▶ Exercise inputs

.....

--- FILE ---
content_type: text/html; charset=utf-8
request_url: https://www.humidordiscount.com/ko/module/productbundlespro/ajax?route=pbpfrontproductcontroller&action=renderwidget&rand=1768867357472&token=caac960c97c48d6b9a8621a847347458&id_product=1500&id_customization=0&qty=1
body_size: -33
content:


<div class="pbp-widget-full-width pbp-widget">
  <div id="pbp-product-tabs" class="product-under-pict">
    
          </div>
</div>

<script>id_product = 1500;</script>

.....

▶ What you have to do
Find every line in the records that has the word "class". Copy those lines.

▶ Answer
<div class="pbp-widget-full-width pbp-widget">
  <div id="pbp-product-tabs" class="product-under-pict">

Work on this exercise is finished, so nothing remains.